I do hope that the new LNX-BBC version will be out before people have forgotten about our project. It's gotten some nice reviews in the past, and thousands of people are still carrying them in their wallets, but as the old discs crack, memories will fade, too. We've got a big CVS tree using GAR, Nick Moffitt's cool build system (which is the basis for the much-more-famous GARNOME, even though GAR was actually designed for the LNX-BBC project).
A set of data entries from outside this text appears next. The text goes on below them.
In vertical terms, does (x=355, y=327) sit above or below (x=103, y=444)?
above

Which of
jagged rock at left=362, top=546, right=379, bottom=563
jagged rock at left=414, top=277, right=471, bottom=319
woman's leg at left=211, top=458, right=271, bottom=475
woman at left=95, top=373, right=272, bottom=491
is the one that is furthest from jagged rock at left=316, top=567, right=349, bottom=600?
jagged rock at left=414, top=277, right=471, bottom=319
Our GAR tree now builds about 90% of the binaries which we shipped on the previous version -- in a repeatable, reliable way, from upstream sources. As Nick says, it's like an equivalent of BSD ports, but for gmake on Linux.
Conferences
I'm hoping to be at DEF CON, USENIX Security, and LinuxWorld in the next three weeks. After that, I don't have any concrete plans, but I'm sure I'll be back at CPTWG before long. We need more free software people at standards meetings and consortium meetings where DRM work is being done. A lot of the people who are doing DRM standards have never heard of free software before. (Some of them are actively hostile to it, but not all.)
In other news
You can find out lots of other news by reading Vitanuova. Of some free software interest: we are continuing to fight the "broadcast flag" mandate and other parts of Hollywood's legislative agenda. This also is something I wish more free software people would get involved in. The problem is that, when I describe how the broadcast flag works, people break out laughing. They apparently don't believe that something so silly could become Federal law. But I tell you that it's by narrow escapes and hard work that it isn't Federal law today.
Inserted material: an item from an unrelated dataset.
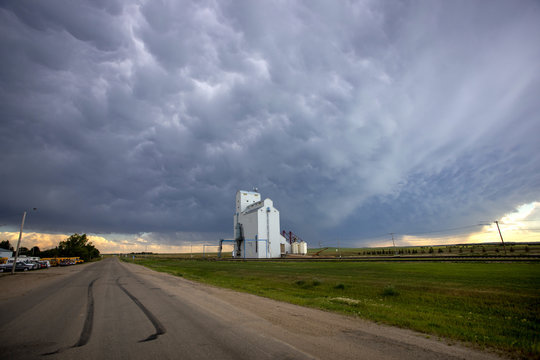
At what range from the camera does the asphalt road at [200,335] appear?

The Palladium people are going to come back during USENIX Security to meet with us again and share more details, which I expect I'll write about in my web diary. I've also put in an inquiry with TCPA to ask the TCPA committee to visit EFF and give us their own overview. (Contrary to what some people believe, Palladium and TCPA are distinct and have different technical characteristics.)
That riddles archive is a lot of fun. I have found a horribly inefficient solution to the "100 prisoners and the light bulb" problem.
Development of the new LNX-BBC is going pretty well, thanks mainly to Nick Moffitt's cool GAR system (an integrated build environment implemented in gmake). I think there will be a new release early this summer. It's been almost a year since the previous release (1.618).
I got a nice new computer at work; our sysadmin put Red Hat 7.3 on it and I realized that it's been a long time since I had a Linux desktop with current software on it. There are unfortunately plenty of things I don't recognize, and features which come as a surprise to me, like large file support.
I'm spending most of my time working on EFF court cases and understanding and fighting Hollywood's legislative agenda. It's extremely worth reading this MPAA document, called "Content Protection Status Report", which sets out quite lucidly what America's most powerful copyright companies want and expect to accomplish in Congress in the near future. Among other things, they'd like to see a watermark detector legally required in every analog-to-digital convertor, in order to deal with the "analog hole" (the fact that you can avoid DRM restrictions by starting with analog media).
I'm calling it "Hollywood's new science-fiction and horror summer blockbuster".
EFF and others are having a party to celebrate Dmitry Sklyarov's return home. The party is in San Francisco on Wednesday evening. Or gurer be or fdhner.